Deshalb plädiert Rheinländer dafür, den nächsten Entwicklungsschritt nicht mit einzelnen Testfahrzeugen zu gehen, sondern ganze Modellregionen zu schaffen. Im Verkehrsausschuss des Bayerischen Landtags habe Einigkeit bestanden, dass Bayern neben einer urbanen Modellregion unbedingt auch einen Piloten im ländlichen Raum brauche. Für ihn liegt die passende Region praktisch auf der Hand.

Auch Prof. Gast sieht hervorragende Voraussetzungen. Die Region verfüge über einen außergewöhnlich engen Verbund aus Wissenschaft, Wirtschaft, Kommunen und Politik sowie über jahrelange Erfahrungen aus den Shuttle-Projekten in Oberfranken. Hinzu komme eine polyzentrale Struktur mit Industrie, Mittelstand und ländlichen Gemeinden – genau jene Mischung, für die neue Mobilitätskonzepte entwickelt werden müssten.

Jetzt die Chance nutzen

Allerdings müsse der nächste Schritt mutiger ausfallen als bisher. Die bisherigen Shuttle-Projekte seien durch zahlreiche Vorgaben ausgebremst worden – etwa durch eine Höchstgeschwindigkeit von lediglich 18 Stundenkilometern. Für eine breite Akzeptanz brauche es künftig Realverkehr unter realistischen Bedingungen. Nur so könnten Erfahrungen gesammelt und Vertrauen geschaffen werden.

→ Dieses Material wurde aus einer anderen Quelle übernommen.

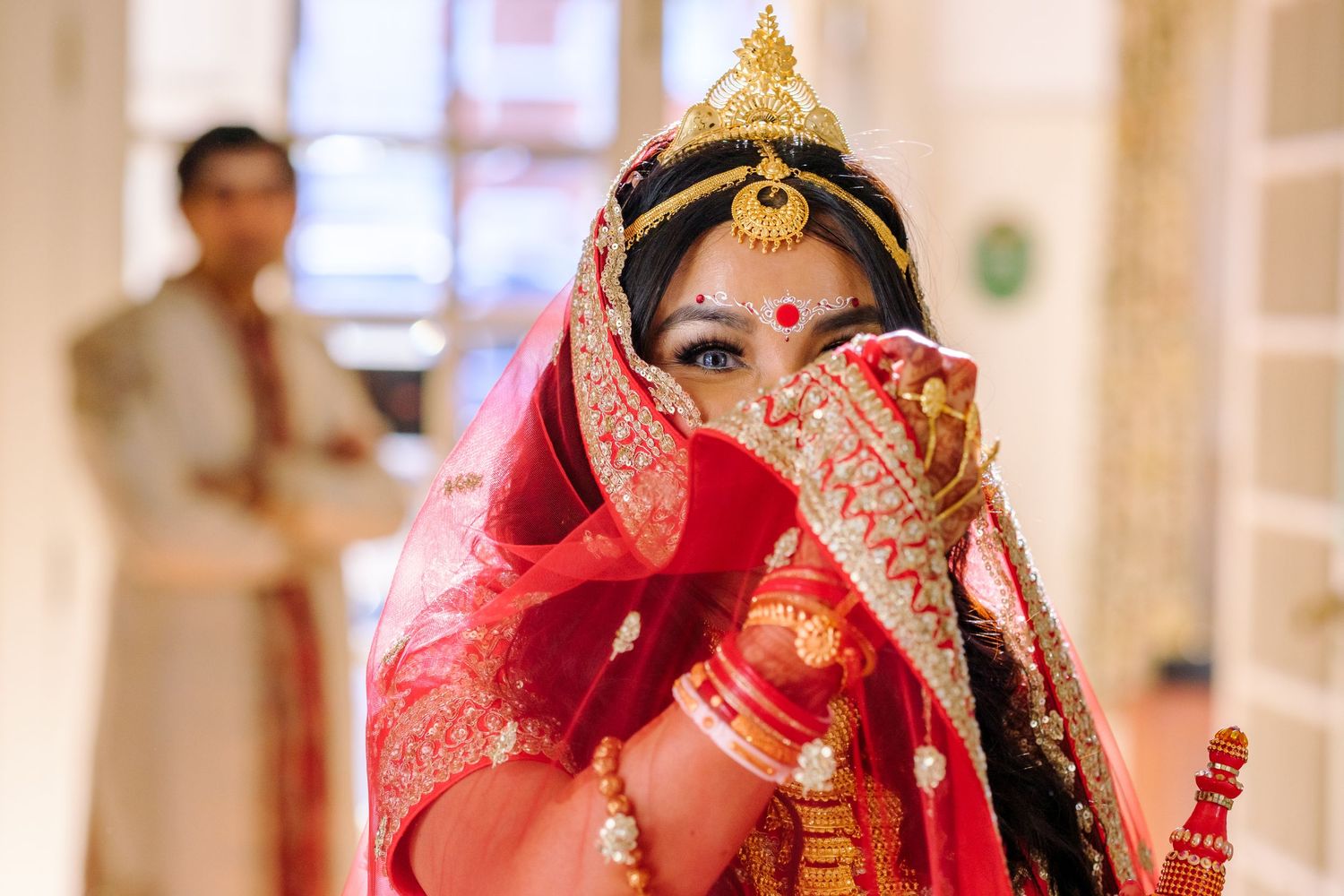 Traditional Indian wedding ceremony with bride in red lehenga and groom in white sherwani performing rituals.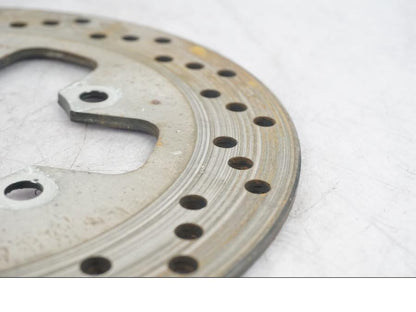 Vänster sida på Bromsskiva från en Suzuki SV 650 -1999 motorcykel.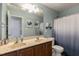 Traditional bathroom features a double vanity, large mirror, and coordinated fixtures and finishes at 708 Barley Green St, Wake Forest, NC 27587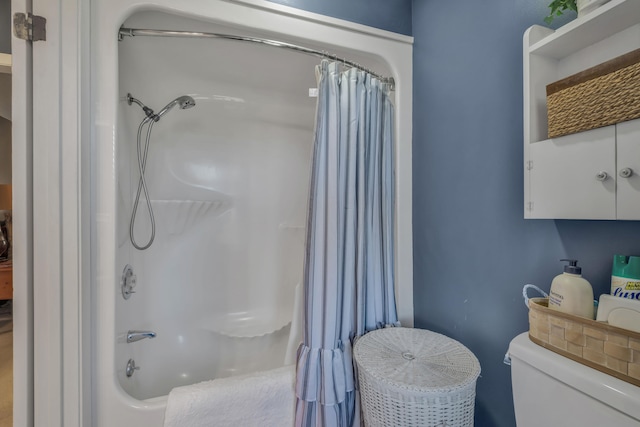 bathroom with toilet and shower / bath combo with shower curtain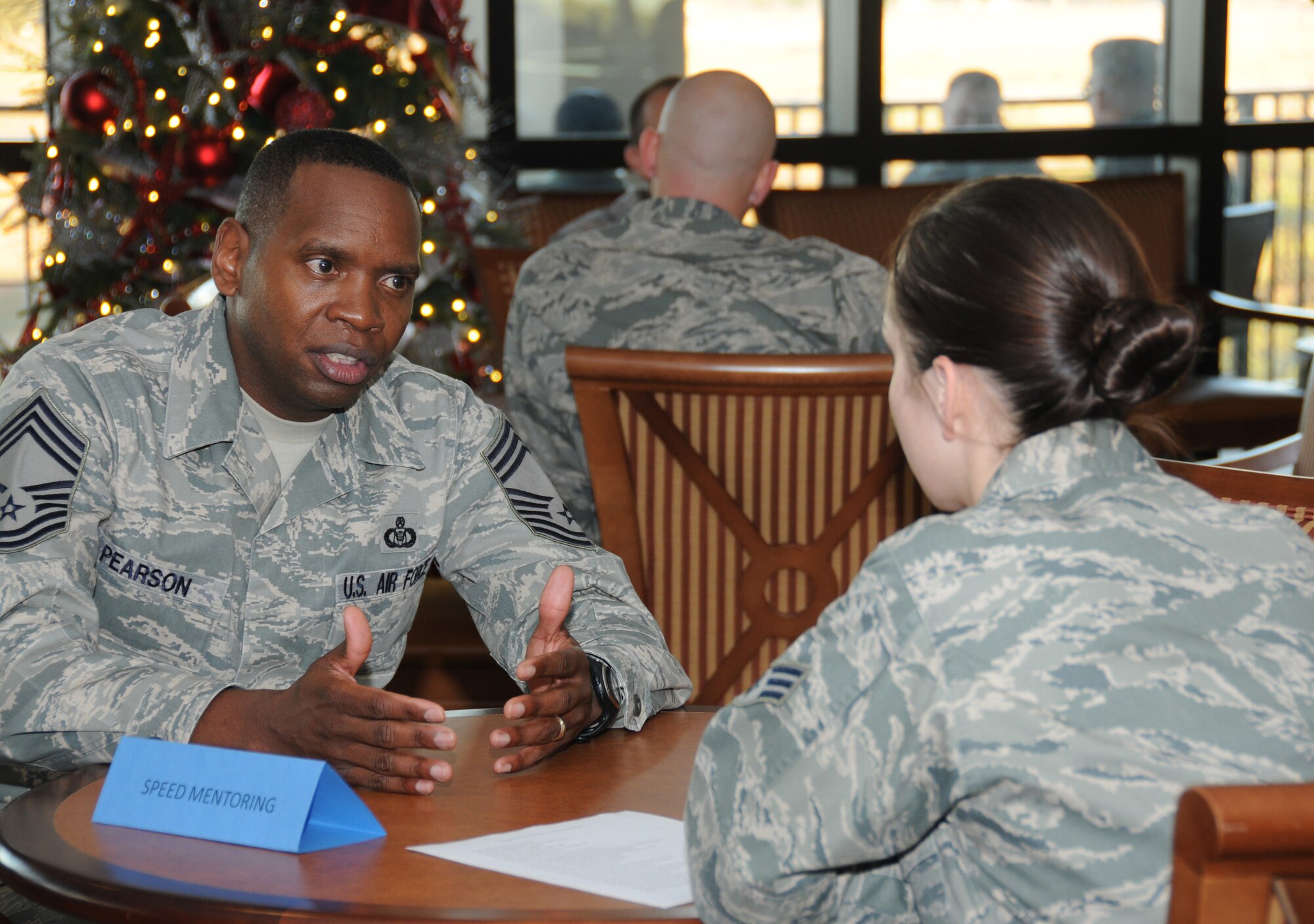 Chief Master Sgt. Anthony Pearson, 334th Training Squadron, provides mentoring tips to Senior Amn. Kayla Spiel, 81st Medical Operations Squadron, during a speed mentoring program at the Bay Breeze Event Center, Keesler Air Force Base, Miss., Nov. 30, 2011.  The program was organized by the Keesler Career Assistance advisor, Senior Master Sgt. Steven Mullens, to provide mentorship to Airman Leadership School students from various senior NCOs.  (U.S. Air Force photo by Kemberly Groue)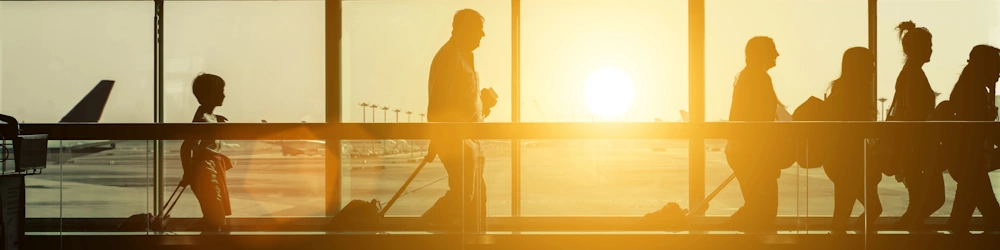 People in motion at airport in sunset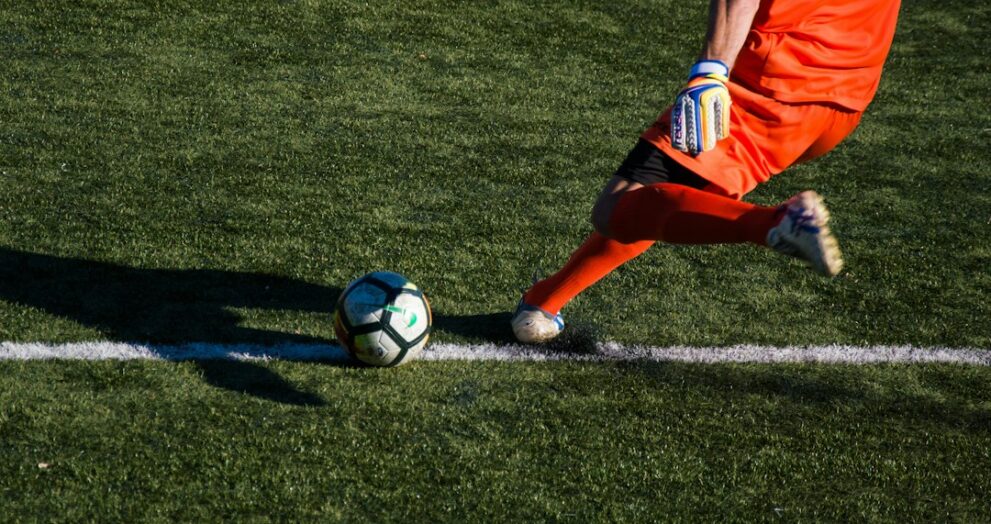 Football match with players and the referee on the pitch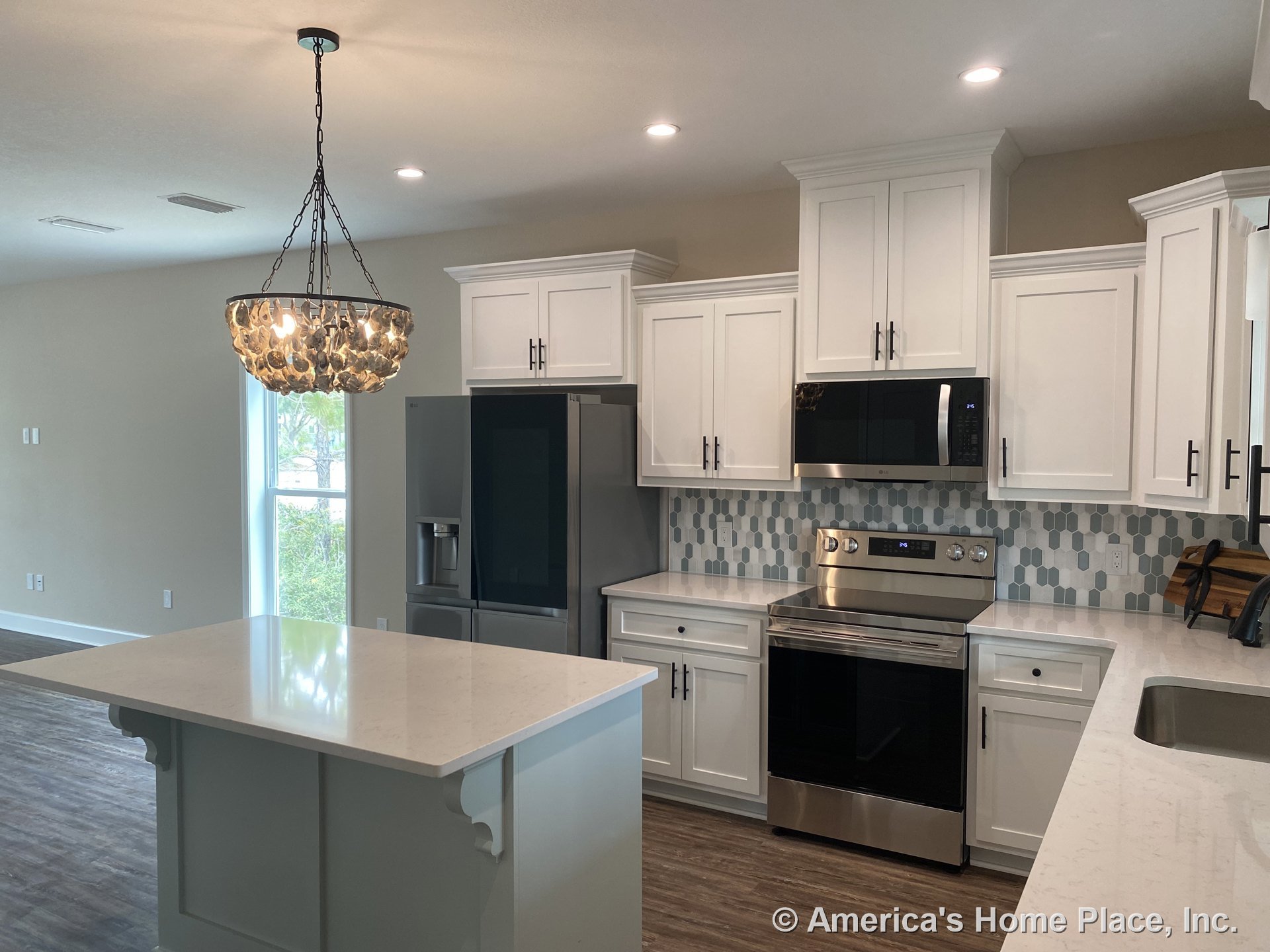 White shaker cabinets and quartz countertops with a central island, hexagonal tile backsplash, stainless steel appliances including built-in microwave, range, and refrigerator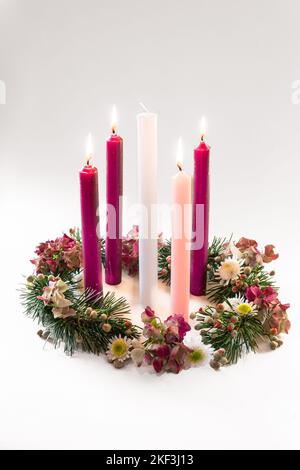 3 bougies violettes, 1 roses et une bougie blanche sur la couronne de l'avent chrétien décorée et ornée, isolée, quatrième semaine de l'avent Banque D'Images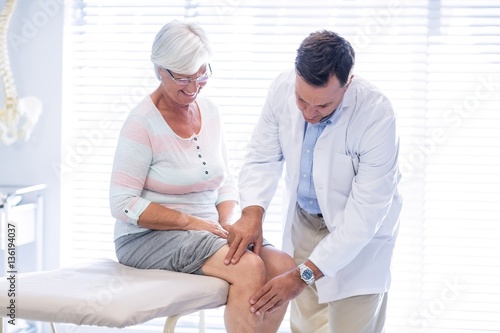 Physiotherapist giving knee therapy to senior woman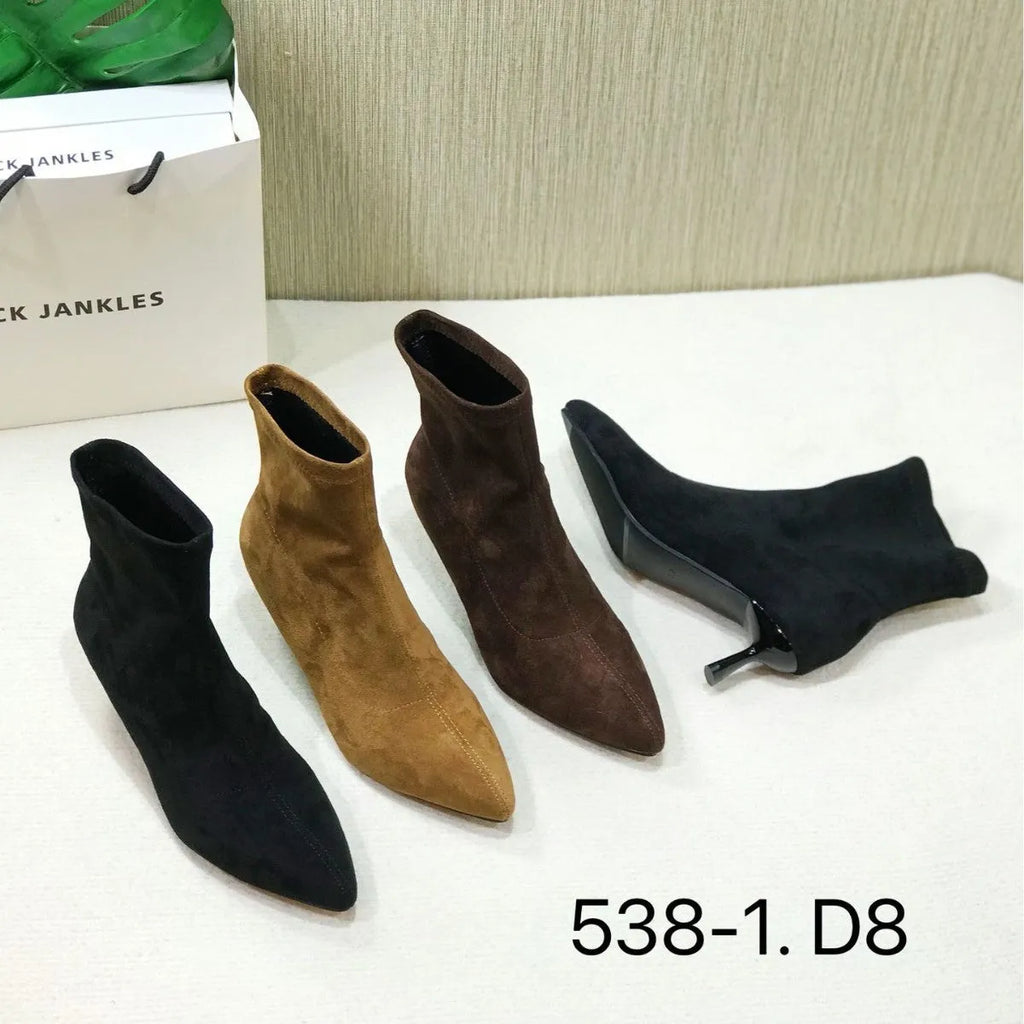 Black pointed toe women's ankle boots with stiletto heel and mid-calf height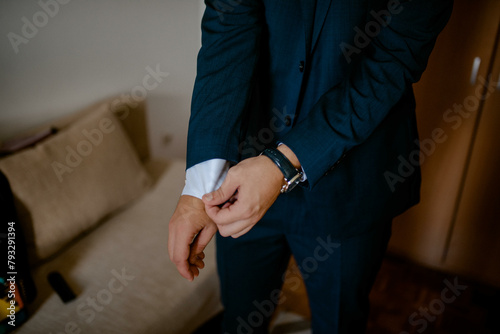 Guy is getting dressed for a business meeting.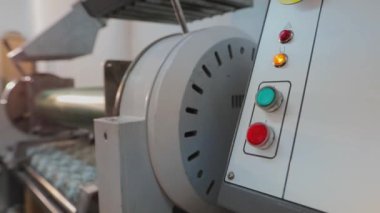 Beyaz adam el ile düğmeye basıyor. Bir adam torpidodaki düğmelere basıyor, kapat. Fabrika süreci duvar kağıtları oluşturur. Duvar kağıtları için oyma oluşturuluyor.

Beide Experten sehen deshalb jetzt den richtigen Zeitpunkt gekommen, die Kräfte zu bündeln. Politik, Wissenschaft, Wirtschaft, Kommunen und Mobilitätsanbieter müssten gemeinsam daran arbeiten, dass aus den bisherigen Projekten ein echter Standortvorteil wird. Mit ihrer wissenschaftlichen Kompetenz, den praktischen Erfahrungen aus Kronach und Bad Steben, der Expertise der HUK-COBURG und einem starken Netzwerk besitzt die Region dafür beste Voraussetzungen. Die Frage lautet deshalb nicht mehr, ob autonomes Fahren den ländlichen Raum verändern wird – sondern ob Oberfranken die Chance nutzt, diesen Wandel aktiv mitzugestalten.